== ASSIGNMENT ==
Exclude the pictures; give every entry again exactly as written.

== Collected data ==
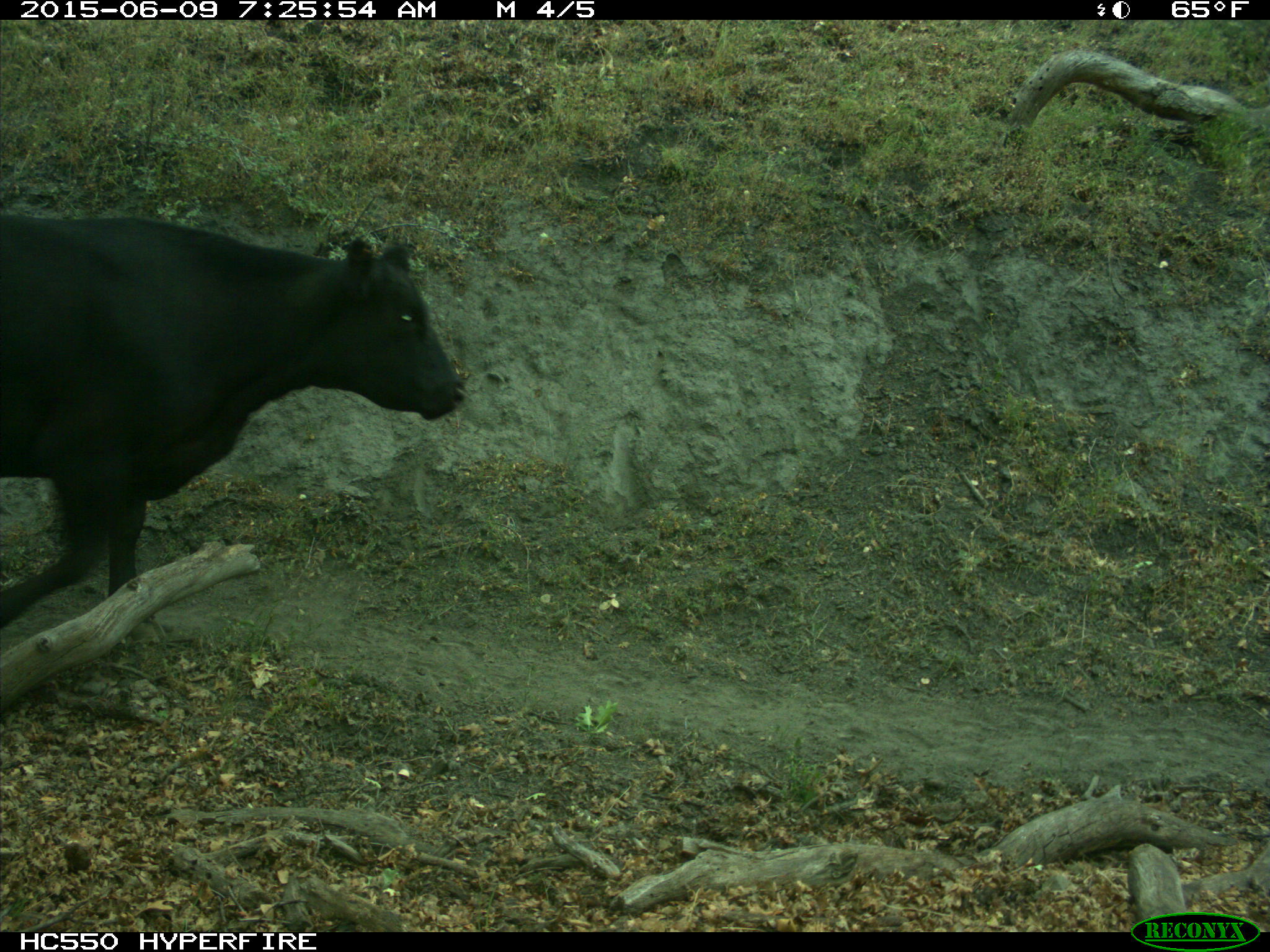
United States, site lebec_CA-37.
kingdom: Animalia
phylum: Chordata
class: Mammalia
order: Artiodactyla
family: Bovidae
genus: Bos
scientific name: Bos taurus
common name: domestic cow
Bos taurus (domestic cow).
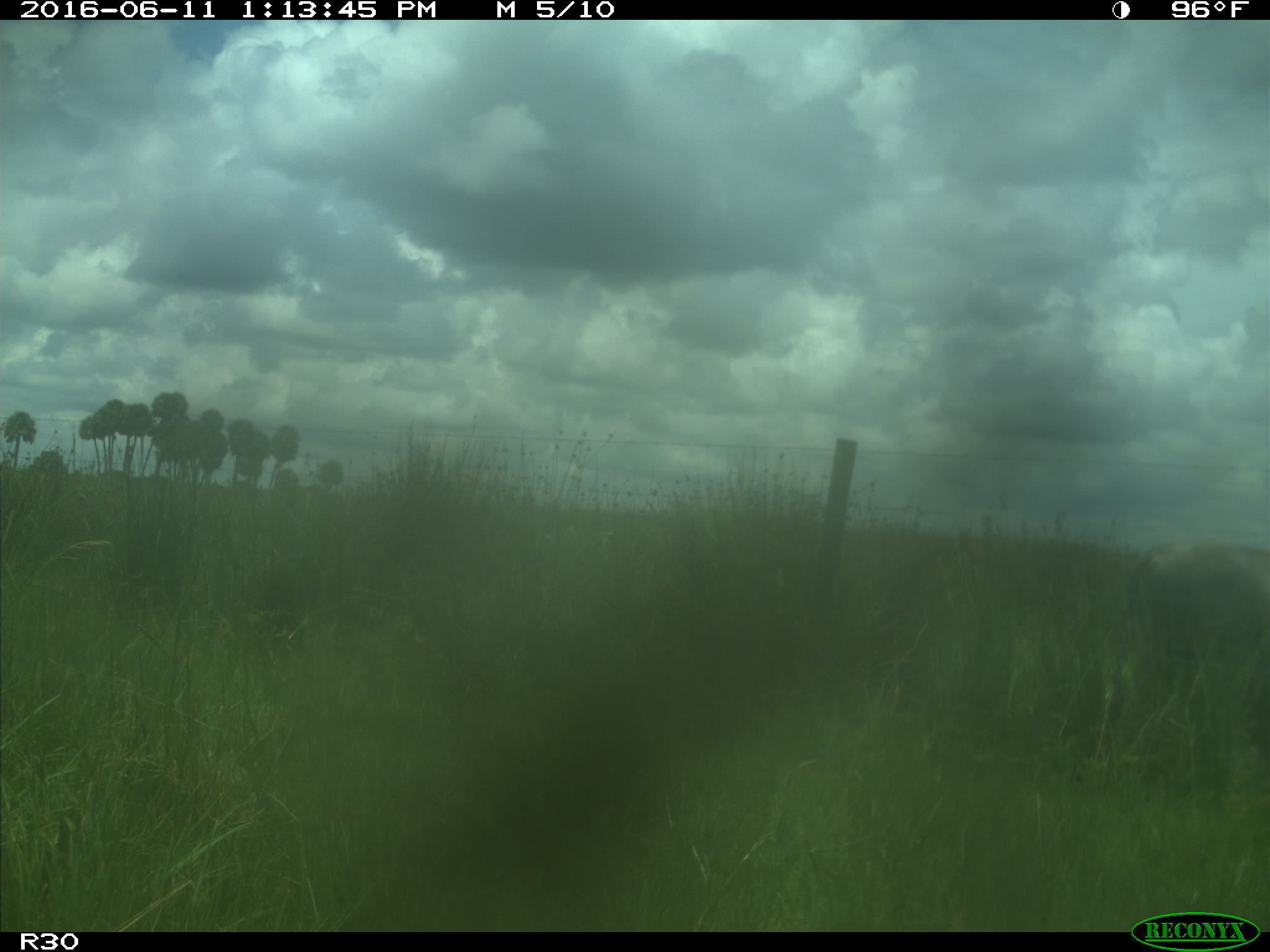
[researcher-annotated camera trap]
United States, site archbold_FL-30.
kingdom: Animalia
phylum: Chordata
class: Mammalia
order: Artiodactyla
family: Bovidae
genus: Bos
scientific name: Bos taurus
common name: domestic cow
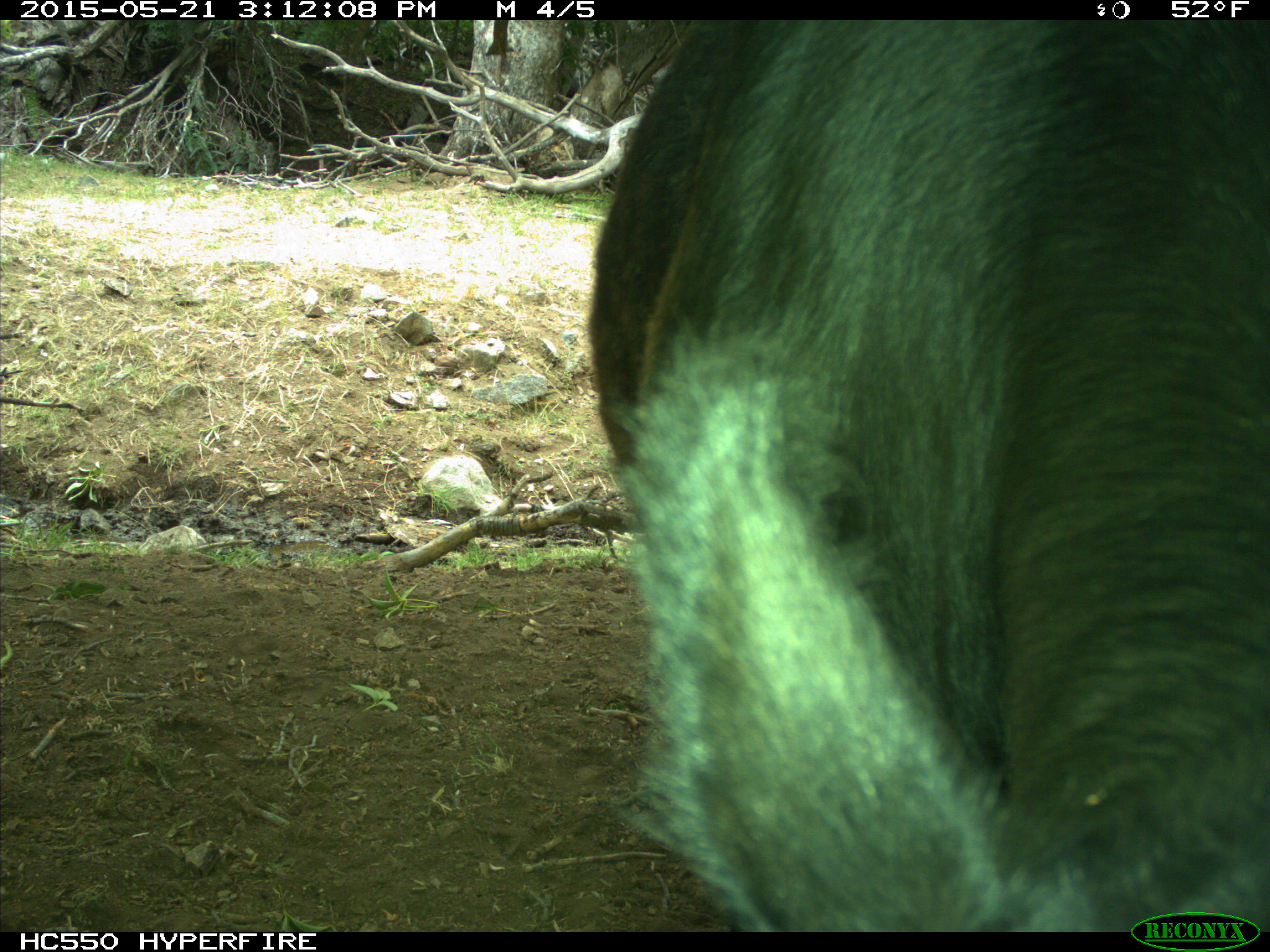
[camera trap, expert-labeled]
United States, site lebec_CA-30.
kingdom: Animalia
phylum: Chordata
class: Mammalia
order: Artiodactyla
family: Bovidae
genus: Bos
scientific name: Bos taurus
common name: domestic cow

== SOLUTION TO THIS PROBLEM ==
United States, site lebec_CA-37.
kingdom: Animalia
phylum: Chordata
class: Mammalia
order: Artiodactyla
family: Bovidae
genus: Bos
scientific name: Bos taurus
common name: domestic cow
Bos taurus (domestic cow).
[researcher-annotated camera trap]
United States, site archbold_FL-30.
kingdom: Animalia
phylum: Chordata
class: Mammalia
order: Artiodactyla
family: Bovidae
genus: Bos
scientific name: Bos taurus
common name: domestic cow
[camera trap, expert-labeled]
United States, site lebec_CA-30.
kingdom: Animalia
phylum: Chordata
class: Mammalia
order: Artiodactyla
family: Bovidae
genus: Bos
scientific name: Bos taurus
common name: domestic cow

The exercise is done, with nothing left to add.